Light peeks in from heavy and faded curtains on the other side of the room. The floor, except for one gnome-sized patch, is thick with grey dust. So too is the piano, which Scanlan has to squint to make out, even with his excellent eyesight. The whole room is filled with instruments and most of them are in terrible shape. There’s a cello leaning against one of the walls with a broken bow at its side, a clarinet that’s fallen off its stand, a flute that clearly hasn’t been properly cleaned in years, a lute with one of its strings broken. And on its side on a table, greyed-out and lonely-looking, is a violin. It’s sized for a human child, and dusty as the others. Scanlan doesn’t know what draws him, but he walks over and picks it up.
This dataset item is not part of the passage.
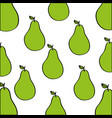 pears pattern fresh fruit drawing icon vector image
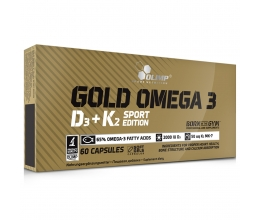 OLIMP Gold Omega 3 D3 + K2 Sport Edition - 60 caps Best Before 23.03/2020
It’s light in his hand, clearly very high quality. He plucks one of the strings and cringes at its sound. It’s horribly out of tune. He sighs, and says to himself “Well, that’s just _criminal_ ,” and presses his lips together and hums an A. It hangs in the air of the music room like a drop of water slowly crystallizing into a flake of snow. _That’s good_ , he thinks to himself, _I should write that down._ He plucks the string again, twisting the peg until the A rings true.

“A, D, G, E,” he says to himself. The violin was never his strong point, but it’s a poor bard who can’t remember how to tune his friend’s instruments. The E string is stubborn and sharp, the G sloppy, and the D is slightly too obliging, but it’s a beautiful instrument. When it’s tuned, he lifts it to his shoulder and fits it under his chin. It’s too large for him, but that doesn’t matter. It needs to be played, and he’s here, after all. He raises the bow to the strings and plays the first note of an old, sad song.
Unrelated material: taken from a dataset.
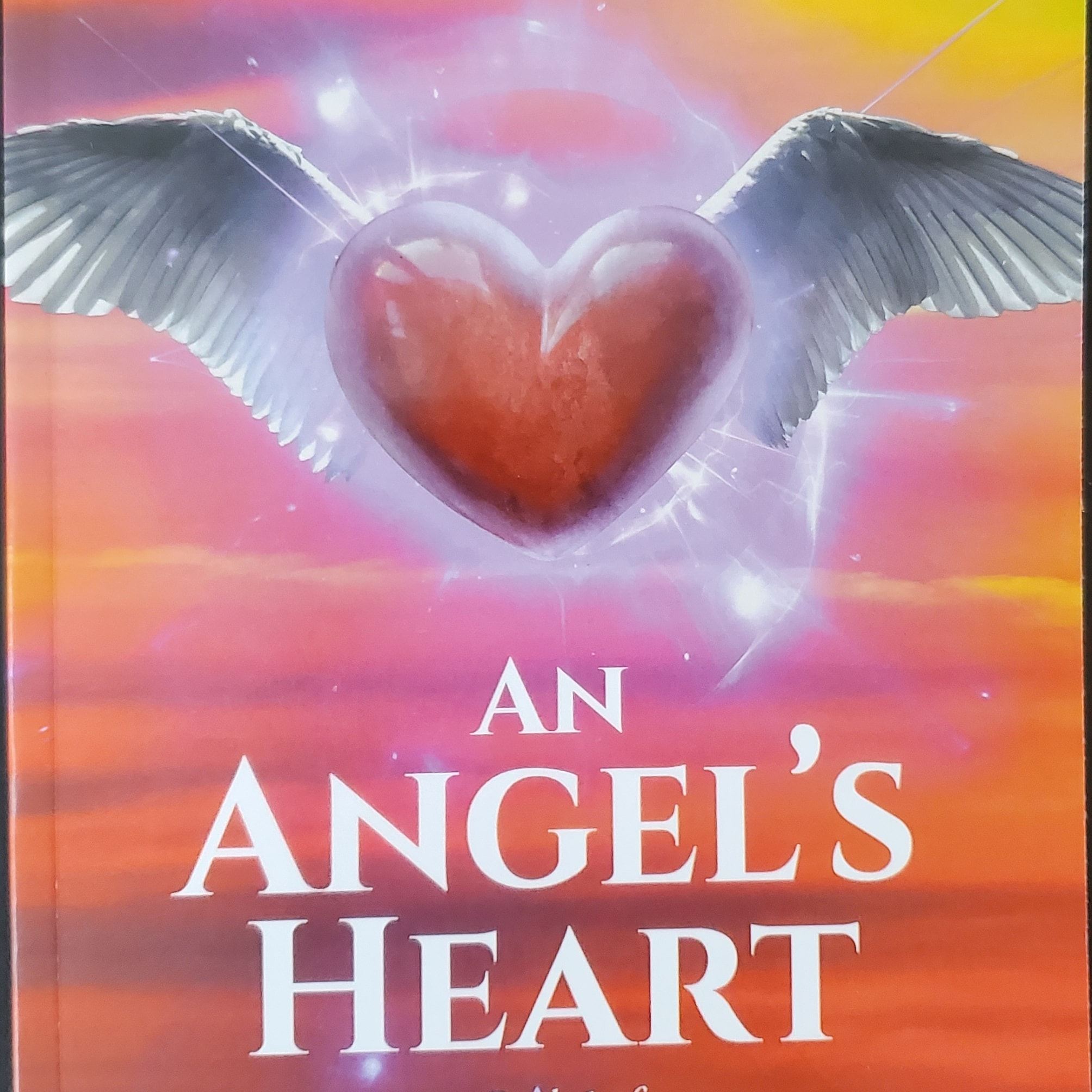 An Angel's Heart's Ebook Image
Scanlan hasn’t fiddled in ages, and his fingers don’t move fast enough for his liking, but the song is slow and the violin is eager to be played. It seems to like sad songs. He knows the feeling.

He’s so enraptured by the sound that he doesn’t notice his audience at first. He only realizes that she’s there, a slip of a girl leaning against the doorframe, when he lifts the  bow and she starts clapping. Scanlan gives an exaggerated bow in response, which elicits a snorted giggle.

“Thank you, thank you, I’ll be here for an indefinite period of time,” he says, grinning at her. “Tips are both accepted and appreciated.” Cassandra snorts.

“Will the fact that you’re living in my house suffice, as far as tips go?” she says, sounding _exactly like Percy_ , _holy shit._

Scanlan nods. “Absolutely. I accept tips of all forms. Including your forgiveness for breaking into your music room, I hope?”

Cassandra smiles at him. “Forgiven, sir. Thank you, actually. I’d almost forgotten this room was here.” She walks over to the curtain and pulls it aside, letting lazy afternoon light spill in and illuminate the instruments. Scanlan sets the violin down on the table, sending up another puff of dust.

“You forgot about all this?” he says, picking up the flute.

Cassandra is quiet for a moment. “We all had an instrument we played. My parents wanted us to be accomplished. The violin was mine. I used to love playing it. After…everything, I didn’t feel like making music anymore. I think I tried not to remember it was here.”

Scanlan cringes inwardly. Of course this place would be full of memories turned bitter by tragedy. He knows exactly how that feels. He sets the flute down. _Which dead sibling played that?_ he thinks to himself, and out loud he says “Sorry, I wasn’t thinking.”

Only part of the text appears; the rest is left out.